La Geste Noire
Ô
Couronnées.
Je ne pardonne qu’aux morts.
Mes adversaires s’étiolent à ma flamme dans leur palais de papiers.
Les couleurs délavées de leurs antiques drapés portent encore mes initiales alors que mon train blindé parcourt des nuits de lumière qu’ils ne connaîtront jamais.
Et l’oncle Mocké est mort à la guerre.
Quelle guerre ? L’une des guerres qui ponctuaient le Grand Empire du Centre au temps de sa seconde vieillesse. La Ville s’étendait loin alors. De loin en loin. De villes en villes. Tendant à n’en former qu’une, absorbant lentement les derniers degrés du Jour Fauve. Les Maîtres de la Ville, politologues, neuroscientologues, médiatologues et autres docteurs en logue détenaient les clefs du succès de la Mégalopole : ils vendaient la vie quotidienne à des morts en sursis.
La nécessité avait toujours son rang de loi.
Ainsi de cette ville que nous quittions, sous les voûtes de lueurs lointaines de ses implosions, traces irisées de ses rebellions de banlieues et de ghettos non déclarés, imitant la cité dans ses fastes à en faire rire…
Au-delà des faubourgs de calme transitoire qui bientôt fourmilleraient d’ennemis intérieurs se dressait le Haut Mur. Grand. Gris. Massif.
Peu pouvaient le dépasser, le franchir. Nul n’essaie.
Ainsi donc mon convoi roulait.
Dernier passage en la Chancellerie, dernières instructions, derniers souhaits. Et il m’avait fallu partir, prendre ce commandement jusque plus après, et t’emmener, victime d’incertitudes.

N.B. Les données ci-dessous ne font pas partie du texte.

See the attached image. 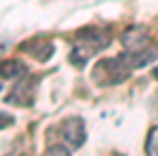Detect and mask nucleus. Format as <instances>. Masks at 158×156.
<instances>
[{"label": "nucleus", "mask_w": 158, "mask_h": 156, "mask_svg": "<svg viewBox=\"0 0 158 156\" xmlns=\"http://www.w3.org/2000/svg\"><path fill=\"white\" fill-rule=\"evenodd\" d=\"M110 43V34L98 27H86L77 34V48L72 50V63L84 67L86 60L94 58L98 50H103Z\"/></svg>", "instance_id": "f257e3e1"}, {"label": "nucleus", "mask_w": 158, "mask_h": 156, "mask_svg": "<svg viewBox=\"0 0 158 156\" xmlns=\"http://www.w3.org/2000/svg\"><path fill=\"white\" fill-rule=\"evenodd\" d=\"M129 63L125 60V55H118V58H103L96 63L94 67V82L98 87H113L118 82H125L129 77Z\"/></svg>", "instance_id": "f03ea898"}, {"label": "nucleus", "mask_w": 158, "mask_h": 156, "mask_svg": "<svg viewBox=\"0 0 158 156\" xmlns=\"http://www.w3.org/2000/svg\"><path fill=\"white\" fill-rule=\"evenodd\" d=\"M58 132H60V142L69 149H77V146L84 144L86 139V127H84V120L81 118H67L58 125Z\"/></svg>", "instance_id": "7ed1b4c3"}, {"label": "nucleus", "mask_w": 158, "mask_h": 156, "mask_svg": "<svg viewBox=\"0 0 158 156\" xmlns=\"http://www.w3.org/2000/svg\"><path fill=\"white\" fill-rule=\"evenodd\" d=\"M19 50L31 55L34 60H48L53 55V43L48 39H31L29 43H22Z\"/></svg>", "instance_id": "20e7f679"}, {"label": "nucleus", "mask_w": 158, "mask_h": 156, "mask_svg": "<svg viewBox=\"0 0 158 156\" xmlns=\"http://www.w3.org/2000/svg\"><path fill=\"white\" fill-rule=\"evenodd\" d=\"M146 43H148V34L141 27H132L129 31L122 34V46L127 50H139V48H144Z\"/></svg>", "instance_id": "39448f33"}, {"label": "nucleus", "mask_w": 158, "mask_h": 156, "mask_svg": "<svg viewBox=\"0 0 158 156\" xmlns=\"http://www.w3.org/2000/svg\"><path fill=\"white\" fill-rule=\"evenodd\" d=\"M31 89H34V82L31 79H24V87L22 84H17V87L12 89V94H10V103H17V106H31Z\"/></svg>", "instance_id": "423d86ee"}, {"label": "nucleus", "mask_w": 158, "mask_h": 156, "mask_svg": "<svg viewBox=\"0 0 158 156\" xmlns=\"http://www.w3.org/2000/svg\"><path fill=\"white\" fill-rule=\"evenodd\" d=\"M27 72V67L22 65L19 60H2L0 63V77L2 79H17Z\"/></svg>", "instance_id": "0eeeda50"}, {"label": "nucleus", "mask_w": 158, "mask_h": 156, "mask_svg": "<svg viewBox=\"0 0 158 156\" xmlns=\"http://www.w3.org/2000/svg\"><path fill=\"white\" fill-rule=\"evenodd\" d=\"M146 154L158 156V127H151V132L146 137Z\"/></svg>", "instance_id": "6e6552de"}, {"label": "nucleus", "mask_w": 158, "mask_h": 156, "mask_svg": "<svg viewBox=\"0 0 158 156\" xmlns=\"http://www.w3.org/2000/svg\"><path fill=\"white\" fill-rule=\"evenodd\" d=\"M46 156H69V151L65 144H53L46 149Z\"/></svg>", "instance_id": "1a4fd4ad"}, {"label": "nucleus", "mask_w": 158, "mask_h": 156, "mask_svg": "<svg viewBox=\"0 0 158 156\" xmlns=\"http://www.w3.org/2000/svg\"><path fill=\"white\" fill-rule=\"evenodd\" d=\"M5 125H12V118L5 115V113H0V127H5Z\"/></svg>", "instance_id": "9d476101"}, {"label": "nucleus", "mask_w": 158, "mask_h": 156, "mask_svg": "<svg viewBox=\"0 0 158 156\" xmlns=\"http://www.w3.org/2000/svg\"><path fill=\"white\" fill-rule=\"evenodd\" d=\"M153 77H156V79H158V67H156V70H153Z\"/></svg>", "instance_id": "9b49d317"}]
</instances>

L’ancienne locomotive, une Pacifique 101 LA exportée par le diable sait qui ou par ce magicien d’Architecte, faisait tanguer le convoi, précipitant presque ma belle aide de camp par-delà la rambarde de sécurité.
Six voitures oscillantes constituaient le tracé argenté de notre fuite éperdue vers les terres du Haut Mur.
Trois d’entre elles étaient des citadelles inexpugnables, amas de plomb percés de meurtrières, les autres contenaient l’après-règne culturel que l’on m’avait confié, millésimes désossés.
Ainsi des conflits par mégarde.
Larma Amethista.
Les armées de basses tenues marchaient donc sur la Haute Ville de mes anciens maîtres et les redditions n’étaient plus de mise, pas plus que les rémissions de dernière heure. Miroir du pouvoir, double pôle de la cécité.
Et nous foncions dans cette soirée de déroute, dans les senteurs de cuir de nos uniformes de foudre et de rage, au toucher des porte-jarretelles de nos fidèles cavalières de révolte, Infantes de nos jours de septembre.
Et dans ces wagons les milliers d’incunables arrachés à leurs folies, et ta peau d’orge blanc, cathédrale ascendante de tes os vers tes coupoles de vie palpitante, jusqu’à tes ongles enracinés dans les transepts de notre foi au vice, de notre course aux tombeaux de granit noir, sous la cascade des vitraux orgiaques, Ô Notre-Dame Pâle de la Potence, Marie-Mélanie du Gibet.
C’est le Sang Noir qui brûle dans mes artères, de Taxco des Montagnes d’Argent à Luxerstadt aux vaubanesques allures, la cité des corrosions de nuit où les premières lueurs du matin emportent les débauches des seigneurs d’artifices. Notre-Dame des Serpents du haut de son règne triste tourne son dos enfaçadé à la Pétrusse et pleure les enfances perdues dans les venelles trop propres de sa ville.
Et les rails se fondent dans les rails, en nos médianes de l’ombre.
Tu as longtemps parlé, my friend. Presque dix lunes que tu as répandu ton savoir comme un poison que tu voulais partager, trop longtemps joué ton rôle de composition de second officier devant ton public bigarré des children des quatre vents du monde.
Le temps est venu pour toi de redevenir Nomade, ô gentil illusionniste en sa redingote de voyage, d’ouvrir coffre de limbes noires et de fleurir tes arrière-pays. Par delà le Haut Mur.
Faire digne besogne en tes castels de spirales, sous les auspices cléments de Notre-Dame des Voluptés.